» SUPPLIED PASSAGE
--------------------

On October 26, 2010, we entered into a purchase agreement with Merrill Lynch, Pierce, Fenner &
Smith Incorporated and Morgan Stanley & Co. Incorporated, as representatives of the several
underwriters named in Schedule A thereto, in connection with the offer and sale by us of 80,000,000
of our common shares of beneficial interest, par value $0.01 per share, at a price of $12.30 per
share. We granted the underwriters an option to purchase up to 12,000,000 additional common shares
to cover over-allotments, which the underwriters exercised in full on October 27, 2010. We expect
to receive net proceeds from this offering of approximately $1.1 billion after deducting
underwriting discounts and commissions and estimated transaction expenses payable by us. The shares
are being offered and sold under a prospectus supplement and related prospectus filed with the U.S.

--------------------

» YOUR OBJECTIVE
Copy the passage about the share offering word for word, from start to finish.

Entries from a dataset
--------------------

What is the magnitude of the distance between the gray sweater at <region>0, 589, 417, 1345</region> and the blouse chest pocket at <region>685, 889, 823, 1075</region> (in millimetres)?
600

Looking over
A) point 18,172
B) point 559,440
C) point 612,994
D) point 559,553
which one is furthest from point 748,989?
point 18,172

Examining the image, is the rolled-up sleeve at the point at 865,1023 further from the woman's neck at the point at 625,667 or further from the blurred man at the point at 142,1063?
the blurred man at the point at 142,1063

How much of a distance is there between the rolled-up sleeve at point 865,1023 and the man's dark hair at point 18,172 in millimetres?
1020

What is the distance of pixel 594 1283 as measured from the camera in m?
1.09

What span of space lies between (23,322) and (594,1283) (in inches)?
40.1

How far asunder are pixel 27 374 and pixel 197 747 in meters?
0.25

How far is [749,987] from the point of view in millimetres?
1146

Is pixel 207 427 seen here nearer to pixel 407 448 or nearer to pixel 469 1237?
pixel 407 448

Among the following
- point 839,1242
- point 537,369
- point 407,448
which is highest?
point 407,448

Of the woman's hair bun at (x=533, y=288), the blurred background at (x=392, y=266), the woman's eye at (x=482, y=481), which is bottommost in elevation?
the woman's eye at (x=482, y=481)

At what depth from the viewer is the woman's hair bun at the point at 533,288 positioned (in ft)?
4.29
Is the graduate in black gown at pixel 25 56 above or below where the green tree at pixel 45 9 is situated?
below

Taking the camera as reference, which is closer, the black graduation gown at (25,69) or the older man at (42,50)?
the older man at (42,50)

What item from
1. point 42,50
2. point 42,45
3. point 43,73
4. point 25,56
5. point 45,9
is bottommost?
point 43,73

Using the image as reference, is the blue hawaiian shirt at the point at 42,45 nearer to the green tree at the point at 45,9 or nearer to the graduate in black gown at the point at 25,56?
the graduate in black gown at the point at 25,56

--------------------

» TASK SOLUTION
On October 26, 2010, we entered into a purchase agreement with Merrill Lynch, Pierce, Fenner &
Smith Incorporated and Morgan Stanley & Co. Incorporated, as representatives of the several
underwriters named in Schedule A thereto, in connection with the offer and sale by us of 80,000,000
of our common shares of beneficial interest, par value $0.01 per share, at a price of $12.30 per
share. We granted the underwriters an option to purchase up to 12,000,000 additional common shares
to cover over-allotments, which the underwriters exercised in full on October 27, 2010. We expect
to receive net proceeds from this offering of approximately $1.1 billion after deducting
underwriting discounts and commissions and estimated transaction expenses payable by us. The shares
are being offered and sold under a prospectus supplement and related prospectus filed with the U.S.